7. Page 6, line 304, the authors wrote “we identified 20 patients who could have potentially entered the OREO trial after response to subsequent platinum~~”. It means that the authors do not know who exactly were involved in the OREO trial and among them, who took “PARPi” or “placebo” as a maintenance treatment. The total of patients included in this study were 111 and 20 pts are about 18% of the total number, and it is not small. Therefore, it is suggested to identify the patients’ data related to OREO study and if it were not possible, it may be better to exclude the 20 patients.

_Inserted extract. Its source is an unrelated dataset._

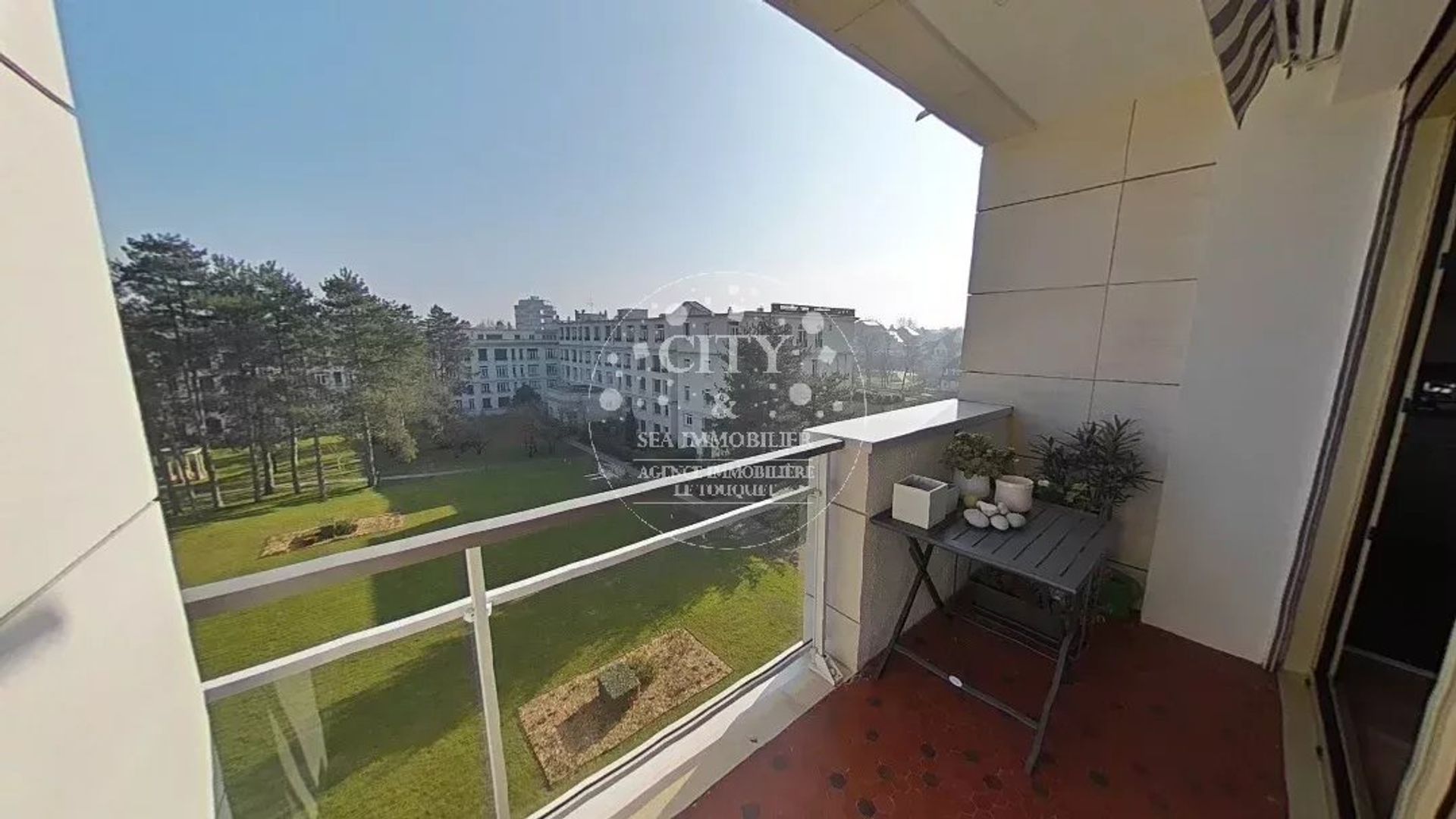 Condominium in Le Touquet-Paris-Plage, Hauts-de-France 12886251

RESPONSE: Sorry for the confusion, we should have probably been clearer in the manuscript: 20 patients met the OREO trial inclusion criteria related to the required duration of first PARPi at relapse in this trial (12 months for BRCA mutant patients or 6 months for non-mutant patients), and the duration of the subsequent platinum (at least 4 cycles). But only 5 out of 20 finally entered OREO trial (and we don’t know if they received re-olaparib or placebo), while 15 did not. We have clarified this piece of information in lines 310-314.

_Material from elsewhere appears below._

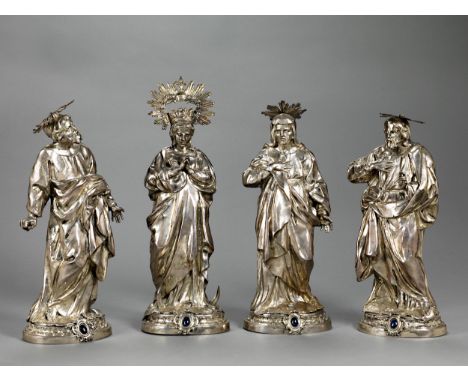 Bartolomeo Borroni, 1703 Vicenza – 1787 Rom, zug.GRUPPE VON VIER SILBERFIGURENCa. 35 x 12 x 9,5 cm. Gesamtgewicht: ca. 2300 g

8. Page 7. Line 324, the authors wrote that platinum-based regimens in platinum-resistant patients were used because the treatment-free interval was >6 months. Usually, “platinum-sensitive” is considered when the treatment-free interval was >6 months therefore, what the authors wrote in the sentence is not clear. Please, describe the definition of platinum-sensitive and platinum-resistant in this study.

RESPONSE: In this study, in order to separate patients which probably remain platinum-sensitive upon PARPi progression from those who become platinum-resistant upon progression to PARPi, we define platinum-sensitivity based on the progression-free interval (PFI) between the last cycle of the platinum-based line received immediately before the PARPi and the date of relapse to this platinum/PARPi. Although the treatment-free interval (TFI) is a usual consideration when deciding whether to retreat with platinum or not (Colombo et al, Annals of Oncology 2019), we have preferred to stick to the definition based of PFI also used in many clinical trials (Ledermann et al, Annals of Oncology 2013). We have clarified this definition in lines 203-207.

Minor:

1. Page2, line92: preiPARPà pre PARPi

RESPONSE: Corrected. Thank you for picking up this typo error.

2. Page6, line 277: p 0.004 àp=0.004

RESPONSE: Corrected. Thank you for picking up this typo error.

Please, don’t hesitate to contact us for further clarifications. Yours sincerely,

Author Response File: Author Response.docx

Round 2

Reviewer 2 Report

The authors well responded to the review.